__Work required__. Could you quote, exactly as they stand, the lines running from the one with "At what distance from point" to the final line of the material?

#####

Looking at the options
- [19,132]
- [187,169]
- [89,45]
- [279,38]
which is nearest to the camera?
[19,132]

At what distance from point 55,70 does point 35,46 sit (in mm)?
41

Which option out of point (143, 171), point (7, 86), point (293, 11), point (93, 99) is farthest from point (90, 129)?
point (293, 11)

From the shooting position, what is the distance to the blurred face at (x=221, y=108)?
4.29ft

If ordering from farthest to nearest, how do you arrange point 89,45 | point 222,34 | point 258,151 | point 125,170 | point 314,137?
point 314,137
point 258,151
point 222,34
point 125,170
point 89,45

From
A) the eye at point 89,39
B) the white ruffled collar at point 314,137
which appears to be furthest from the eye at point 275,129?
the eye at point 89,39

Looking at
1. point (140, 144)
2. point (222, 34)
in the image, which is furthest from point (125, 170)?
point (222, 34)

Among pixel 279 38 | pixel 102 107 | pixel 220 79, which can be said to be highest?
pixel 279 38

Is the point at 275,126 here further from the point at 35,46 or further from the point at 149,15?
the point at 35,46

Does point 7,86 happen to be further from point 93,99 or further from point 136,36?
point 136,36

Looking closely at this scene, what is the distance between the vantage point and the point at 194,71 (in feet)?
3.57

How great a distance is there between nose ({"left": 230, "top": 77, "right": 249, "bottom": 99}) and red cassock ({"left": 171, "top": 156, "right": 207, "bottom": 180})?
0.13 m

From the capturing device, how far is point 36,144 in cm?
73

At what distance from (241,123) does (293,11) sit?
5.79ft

#####

__Problem solution__.
At what distance from point 55,70 does point 35,46 sit (in mm)?
41

Which option out of point (143, 171), point (7, 86), point (293, 11), point (93, 99) is farthest from point (90, 129)?
point (293, 11)

From the shooting position, what is the distance to the blurred face at (x=221, y=108)?
4.29ft

If ordering from farthest to nearest, how do you arrange point 89,45 | point 222,34 | point 258,151 | point 125,170 | point 314,137?
point 314,137
point 258,151
point 222,34
point 125,170
point 89,45

From
A) the eye at point 89,39
B) the white ruffled collar at point 314,137
which appears to be furthest from the eye at point 275,129?
the eye at point 89,39

Looking at
1. point (140, 144)
2. point (222, 34)
in the image, which is furthest from point (125, 170)?
point (222, 34)

Among pixel 279 38 | pixel 102 107 | pixel 220 79, which can be said to be highest?
pixel 279 38

Is the point at 275,126 here further from the point at 35,46 or further from the point at 149,15?
the point at 35,46

Does point 7,86 happen to be further from point 93,99 or further from point 136,36?
point 136,36

Looking closely at this scene, what is the distance between the vantage point and the point at 194,71 (in feet)?
3.57

How great a distance is there between nose ({"left": 230, "top": 77, "right": 249, "bottom": 99}) and red cassock ({"left": 171, "top": 156, "right": 207, "bottom": 180})?
0.13 m

From the capturing device, how far is point 36,144 in cm?
73

At what distance from (241,123) does (293,11) sit?
5.79ft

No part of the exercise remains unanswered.